Information in the following applications sections is not part of the TI component specification, and TI does not warrant its accuracy or completeness. TI’s customers are responsible for determining suitability of components for their purposes. Customers should validate and test their design implementation to confirm system functionality.

8.1 Application Information

The LM2621 is primarily used as a Boost type step-up converter. The following section provides information regarding connection and component choices to build a successful boost converter. Examples of typical applications are also provided including a SEPIC step-up/step-down topology. More details on designing a SEPIC converter can be found here: SLYT309.

8.2 Typical Applications

8.2.1 Step-Up DC-DC Converter Typical Application Using LM2621

LM2621 10093412.png Figure 13. Typical Circuit

8.2.1.1 Design Requirements

In order to successfully build an application, the designer should have the following parameters:

  • Output voltage to set the feedback voltage divider and to assess the source for biasing the VDD pin.
  • Input voltage range (min and max) to ensure safe operation within absolute max. rating of the IC.
  • Output current to ensure that the system will not hit the internal peak current limit of the IC (2.85 A typical) during normal operation.

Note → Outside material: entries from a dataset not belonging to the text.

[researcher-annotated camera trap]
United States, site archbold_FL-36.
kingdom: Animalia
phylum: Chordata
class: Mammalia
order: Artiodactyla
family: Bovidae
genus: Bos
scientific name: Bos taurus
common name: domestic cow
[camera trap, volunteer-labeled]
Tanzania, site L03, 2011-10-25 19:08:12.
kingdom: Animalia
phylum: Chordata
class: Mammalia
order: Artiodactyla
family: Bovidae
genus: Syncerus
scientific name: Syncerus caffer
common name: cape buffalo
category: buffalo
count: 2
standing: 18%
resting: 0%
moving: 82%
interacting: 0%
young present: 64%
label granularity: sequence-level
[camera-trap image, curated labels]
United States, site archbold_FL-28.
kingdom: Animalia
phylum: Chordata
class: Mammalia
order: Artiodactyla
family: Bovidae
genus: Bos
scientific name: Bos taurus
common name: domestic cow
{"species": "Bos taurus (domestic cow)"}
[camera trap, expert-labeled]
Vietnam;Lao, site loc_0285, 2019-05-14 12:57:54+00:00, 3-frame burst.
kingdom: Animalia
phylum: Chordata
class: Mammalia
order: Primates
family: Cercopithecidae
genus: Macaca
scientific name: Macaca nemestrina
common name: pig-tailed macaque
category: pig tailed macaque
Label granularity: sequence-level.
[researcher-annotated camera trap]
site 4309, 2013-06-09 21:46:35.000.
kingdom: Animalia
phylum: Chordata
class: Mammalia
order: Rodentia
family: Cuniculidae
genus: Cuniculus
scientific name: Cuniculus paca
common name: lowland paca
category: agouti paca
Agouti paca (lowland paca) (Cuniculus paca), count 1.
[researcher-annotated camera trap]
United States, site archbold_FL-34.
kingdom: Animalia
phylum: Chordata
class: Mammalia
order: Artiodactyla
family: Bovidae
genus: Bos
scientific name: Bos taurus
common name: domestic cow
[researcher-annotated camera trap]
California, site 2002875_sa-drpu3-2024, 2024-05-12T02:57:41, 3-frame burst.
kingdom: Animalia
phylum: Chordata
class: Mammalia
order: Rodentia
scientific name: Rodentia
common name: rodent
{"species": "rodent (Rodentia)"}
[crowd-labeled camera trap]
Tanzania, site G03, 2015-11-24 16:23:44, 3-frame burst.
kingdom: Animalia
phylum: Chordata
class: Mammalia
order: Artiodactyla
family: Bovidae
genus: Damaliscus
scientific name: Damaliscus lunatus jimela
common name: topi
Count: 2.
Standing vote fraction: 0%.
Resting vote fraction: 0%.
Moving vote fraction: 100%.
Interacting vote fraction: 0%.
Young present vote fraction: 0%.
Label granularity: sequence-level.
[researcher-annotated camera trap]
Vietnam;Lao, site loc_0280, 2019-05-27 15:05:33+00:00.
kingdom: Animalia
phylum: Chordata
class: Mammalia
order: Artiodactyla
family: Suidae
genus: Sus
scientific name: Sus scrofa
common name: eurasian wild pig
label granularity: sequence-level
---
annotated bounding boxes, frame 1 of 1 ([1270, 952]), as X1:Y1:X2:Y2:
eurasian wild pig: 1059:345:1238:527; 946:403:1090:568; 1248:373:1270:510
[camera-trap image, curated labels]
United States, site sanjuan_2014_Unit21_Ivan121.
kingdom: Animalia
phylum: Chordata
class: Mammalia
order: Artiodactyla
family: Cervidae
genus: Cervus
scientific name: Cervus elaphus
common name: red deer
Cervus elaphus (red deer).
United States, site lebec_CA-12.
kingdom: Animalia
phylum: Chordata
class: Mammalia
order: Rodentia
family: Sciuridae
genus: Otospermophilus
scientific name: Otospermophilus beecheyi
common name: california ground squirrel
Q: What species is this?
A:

8.2.1.2 Detailed Design Procedure

8.2.1.2.1 Setting the Output Voltage

The output voltage of the step-up regulator can be set between 1.24 V and 14 V by connecting a feedback resistive divider made of RF1 and RF2. The resistor values are selected as follows:

Equation 1. RF2 = RF1 /[(VOUT/ 1.24) −1]

A value of 150 kΩ is suggested for RF1. Then, RF2 can be selected using the above equation. A 39-pF capacitor (CF1) connected across RF1 helps in feeding back most of the AC ripple at VOUT to the FB pin. This helps reduce the peak-to-peak output voltage ripple as well as improve the efficiency of the step-up regulator, because a set hysteresis of 30 mV at the FB pin is used for the gated oscillator control scheme.

8.2.1.2.2 Bootstrapping

When the output voltage (VOUT) is between 2.5 V and 5.0 V a bootstrapped operation is suggested. This is achieved by connecting the VDD pin (Pin 6) to VOUT. However if the VOUT is outside this range, the VDD pin should be connected to a voltage source whose range is between 2.5 V and 5 V. This can be the input voltage (VIN), VOUT stepped down using a linear regulator, or a different voltage source available in the system. This is referred to as non-bootstrapped operation. The maximum acceptable voltage at the BOOT pin (Pin 7) is 10 V.

8.2.1.2.3 Setting the Switching Frequency

The switching frequency of the oscillator is selected by choosing an external resistor (RFQ) connected between FREQ and VDD pins. See Figure 9 for choosing the RFQ value to achieve the desired switching frequency. A high switching frequency allows the use of very small surface mount inductors and capacitors and results in a very small solution size. A switching frequency between 300 kHz and 2 MHz is recommended.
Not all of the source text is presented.